I think this is the first case I've ever come across where a goto is the best solution.

Can anyone come up with better solution,
and btw dont recommend std::string or boost.
I want to keep this lowlevel and fast.

falconindy
December 23rd, 2009, 07:15 AM
A do-while loop is what you're looking for. Something like:

#include <stdio.h>
#include <string.h>

int main(){

const char* str1 = "1 2 junk\n3 4 junk\n5 6 \n\0";
char *str = strdup(str1);
char *a,*b,*ret;

a = strtok(str," ");

do{
a=(strtok(NULL," "));
b=(strtok(NULL," "));
fprintf(stdout,"a=%s\tb=%s\n",a,b);
} while((ret=strtok(NULL,"\n"))!=NULL);
return 0;
}
I realize this isn't perfect, but you really should never need to use a goto.

kwyto
December 23rd, 2009, 07:55 AM
what do you need char * ret for?
look at this definition and example: http://www.cplusplus.com/reference/clibrary/cstring/strtok/

also, strtok moves automatically the position of its pointer every time its called
for example str = "0_1_2_3_4_5", underscore means blank space
myStr = strtok(str, " "); //after this call str = "1_2_3_4_5" , myStr = "0"

monkeyking
December 23rd, 2009, 09:27 AM
thanks people,

the do-while example is less than perfect because it will call strtok twice before reaching the b=strtok in the first iteration.

As with the 'char *ret',
you are right it could be avoided
doing a


while(strtok(NULL,"\n")!=NULL){
...
}

But I like keeping the returnvalues, in case i need to debug.

I do know how strtok works, I also know that it moves the pointer to the next element.
But how does that explain how to avoid the first call with the string itself, without doing any tokenization.

I wonder how many people that has actually read the dijkstra paper on the "dont goto".

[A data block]
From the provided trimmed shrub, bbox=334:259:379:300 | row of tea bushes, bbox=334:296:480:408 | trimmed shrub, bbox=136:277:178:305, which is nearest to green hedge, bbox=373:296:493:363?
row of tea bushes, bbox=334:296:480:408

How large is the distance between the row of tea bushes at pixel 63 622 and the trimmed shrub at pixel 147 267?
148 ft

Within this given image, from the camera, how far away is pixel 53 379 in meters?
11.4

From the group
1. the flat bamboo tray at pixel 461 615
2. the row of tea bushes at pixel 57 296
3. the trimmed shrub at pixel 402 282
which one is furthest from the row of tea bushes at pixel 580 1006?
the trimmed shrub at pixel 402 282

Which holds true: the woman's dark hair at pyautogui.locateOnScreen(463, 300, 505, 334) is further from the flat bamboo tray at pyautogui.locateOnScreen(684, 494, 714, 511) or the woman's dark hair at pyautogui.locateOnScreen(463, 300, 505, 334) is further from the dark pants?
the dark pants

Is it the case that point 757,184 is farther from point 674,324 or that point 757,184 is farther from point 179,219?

> _Problem requirements_: Continue the forum thread about parsing strings with strtok, picking up after its last post. These records have no connection to the thread.

> _Answer to the task_:
I think this code example justifies a goto, that is until I see a better codeexamples that solves the problem

thanks

PmDematagoda
December 23rd, 2009, 09:55 AM
Personally, I don't really like a goto, even though it has it's uses, it still has the potential to cause some confusion(which I definitely got in the code example provided). You can use a for loop for this, albeit it isn't that perfect either:-

#include <stdio.h>
#include <string.h>

int main(){

const char* str1 = "1 2 junk\n3 4 junk\n5 6 \n\0";
char *str = strdup(str1);
char *a,*b,*ret;

for (a = strtok (str, " "),
b = strtok (NULL, " ");
strtok (NULL, "\n") != NULL;
a = strtok (NULL, " "),
b = strtok (NULL, " "))
fprintf (stdout, "a=%s\tb=%s\n", a, b);

fprintf (stdout, "a=%s\tb=%s\n", a, b);

return 0;
}
I realise that at first, it may be a little confusing, but at the end it really isn't. :)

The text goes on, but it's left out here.